**** Data

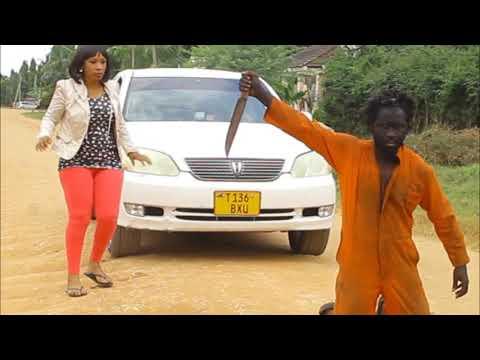 Download Safari ya kutisha kutafuta utajiri simulizi laiton Mtafya sehemu, 6 A
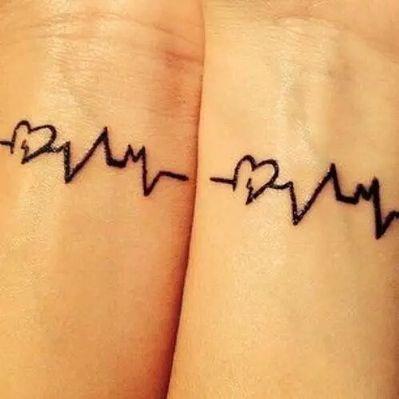 Media Tweets By Tattoos Para Parejas At Inspired Twitter
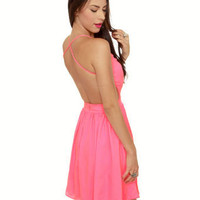 Sexy Neon Pink Dress - Backless Dress - Hot Pink Dress - $46.00
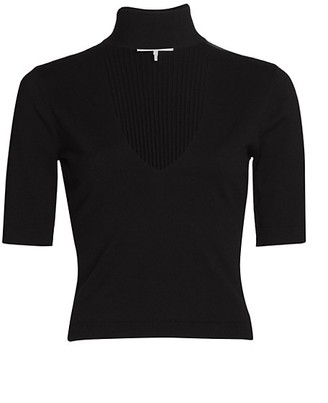 Frame Silk-Blend Cut-Out Short-Sleeve Sweater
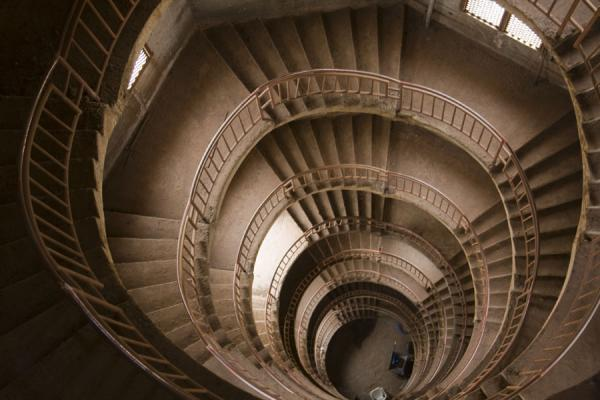 Looking down the stairs of the minaret | Gadhafi National Mosque | Uganda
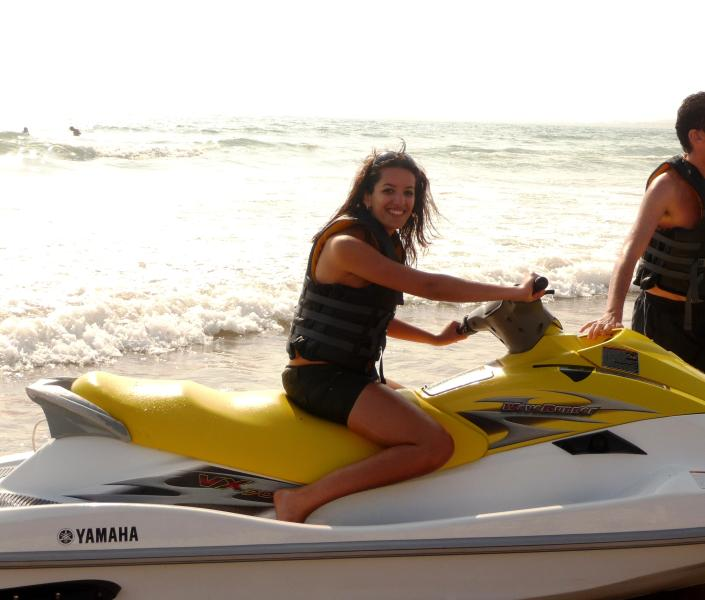 Jet Sky available at our agency
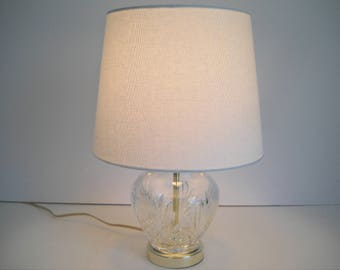 Cut Glass Lamp with a White Shade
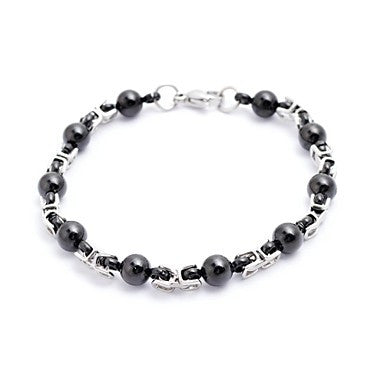 Fashion Men's Beads and The Great Well Chain Tennis Bracelets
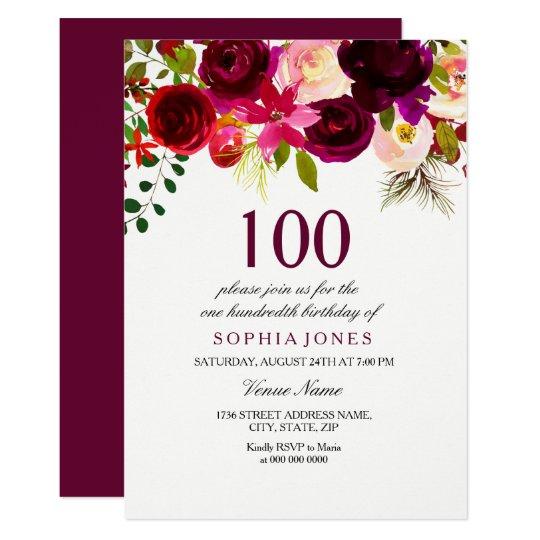 burgundy floral boho 100th birthday party invite zazzle com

********

» **What to produce**: Please set down every record exactly as it appears, leaving out the pictures.

» **Answer to the exercise**:
 Download Safari ya kutisha kutafuta utajiri simulizi laiton Mtafya sehemu, 6 A
 Media Tweets By Tattoos Para Parejas At Inspired Twitter
 Sexy Neon Pink Dress - Backless Dress - Hot Pink Dress - $46.00
 Frame Silk-Blend Cut-Out Short-Sleeve Sweater
 Looking down the stairs of the minaret | Gadhafi National Mosque | Uganda
 Jet Sky available at our agency
 Cut Glass Lamp with a White Shade
 Fashion Men's Beads and The Great Well Chain Tennis Bracelets
 burgundy floral boho 100th birthday party invite zazzle com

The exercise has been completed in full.